1 Waste incinerator 5a Drying grate (drying area)
5b Main combustion grate (main combustion area)
5c Post combustion grate (post combustion area)
6 ash discharge unit 10 reactant supply device 11 classification device

Claims (6)

Waste having drying area for drying waste in furnace, main combustion area for burning waste after drying and post-combustion area for post-combustion after burning, and an ash discharge part for discharging incineration ash after post-combustion Processing equipment for incineration ash generated in waste incinerators,
What is claimed is: 1. An incineration ash processing apparatus comprising: a reactive agent supply device for supplying a reactive agent containing silica sand and a flux to incineration ash in a post-combustion zone.
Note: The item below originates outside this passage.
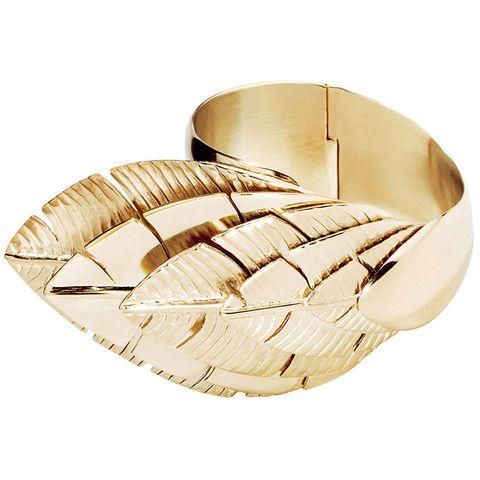 """<p><em>Aurelie Bidermann cuff, $1,105, </em><a href=""""https://shop.harpersbazaar.com/designers/a/aurelie-bidermann/talitha-gold-plated-cuff-4629.html"""" target=""""_blank""""><em>shopBAZAAR.com</em></a></p>"""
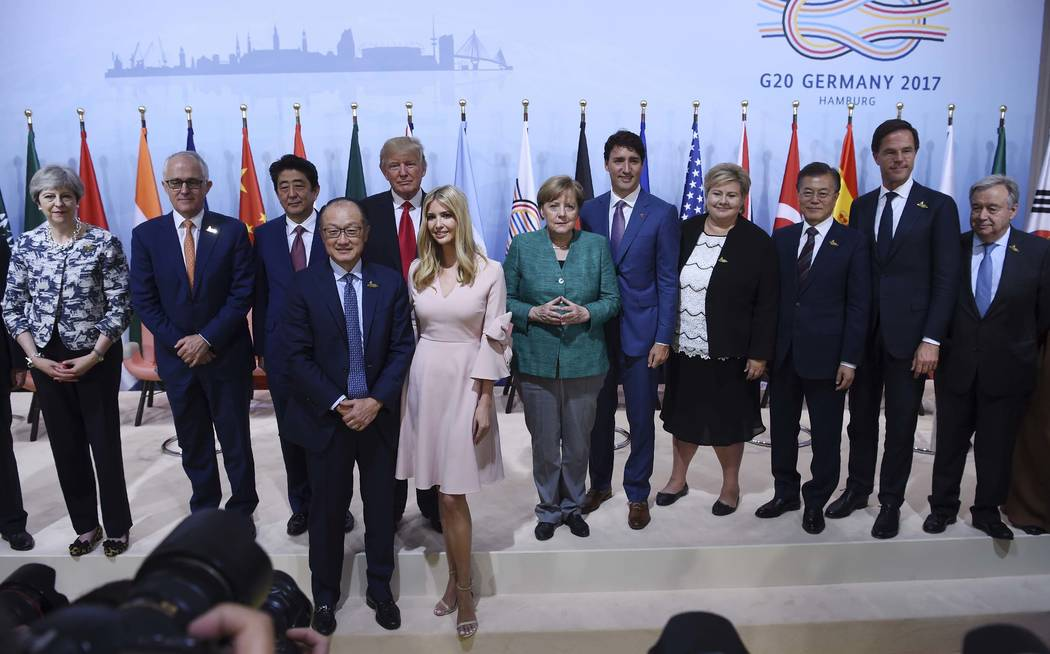 Participants among them the daughter of the US President Ivanka Trump, front right,  and World Bank Group President Jim Yong Kim, front left, and second row from left: , Britain's Prime Minister T ...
Waste having drying area for drying waste in furnace, main combustion area for burning waste after drying and post-combustion area for post-combustion after burning, and an ash discharge part for discharging incineration ash after post-combustion Processing equipment for incineration ash generated in waste incinerators,
A reactive agent supply device for supplying a reactive agent containing silica sand and flux to incineration ash in the post-combustion zone;
A classification device for classifying incineration ash discharged from the ash discharge unit into small particle size incineration ash having a particle diameter smaller than a predetermined particle diameter and large particle size incineration ash having a large particle diameter equal to or larger than the predetermined particle diameter;
And a small particle size incineration ash conveying device for conveying the classified small particle diameter incineration ash to the reactant supply device;
An incineration ash processing apparatus characterized in that the reactant supply device supplies small particle size incineration ash to the incineration ash in the post-combustion zone together with the reactant.   The incineration ash treatment apparatus according to claim 1 or 2, wherein the flux is a compound containing at least one of boron oxide, magnesium oxide, sodium chloride, potassium chloride, iron or borax. Waste having drying area for drying waste in furnace, main combustion area for burning waste after drying and post-combustion area for post-combustion after burning, and an ash discharge part for discharging incineration ash after post-combustion In the method of treating incineration ash generated in the waste treatment furnace,
Supply the reaction agent containing silica sand and flux to the incineration ash in the post-combustion zone,
The melting point of each component of incineration ash and silica sand is lowered by flux and the silica sand is reacted with calcium oxide in the incineration ash to form a silicic acid compound to reduce the basicity of the incineration ash, and incineration ash A method for treating incineration ash, characterized by suppressing the elution of lead from the soil. Waste having drying area for drying waste in furnace, main combustion area for burning waste after drying and post-combustion area for post-combustion after burning, and an ash discharge part for discharging incineration ash after post-combustion Processing equipment for incineration ash generated in waste treatment furnaces,
Classify the incineration ash discharged from the ash discharge part into small particle size incineration ash smaller in particle diameter than a predetermined particle diameter and large particle size incineration ash larger in particle diameter than the predetermined particle diameter,
The classified small particle size incineration ash is supplied to the incineration ash in the post-combustion zone together with the reaction agent containing silica sand and flux agent,
The melting point of each component of incineration ash and silica sand is lowered by flux and the silica sand is reacted with calcium oxide in the incineration ash to form a silicic acid compound to reduce the basicity of the incineration ash, and incineration ash A method for treating incineration ash, characterized by suppressing the elution of lead from the soil.   The incineration ash treatment method according to claim 4 or 5, wherein the flux is a compound containing at least one of boron oxide, magnesium oxide, sodium chloride, potassium chloride, iron or borax.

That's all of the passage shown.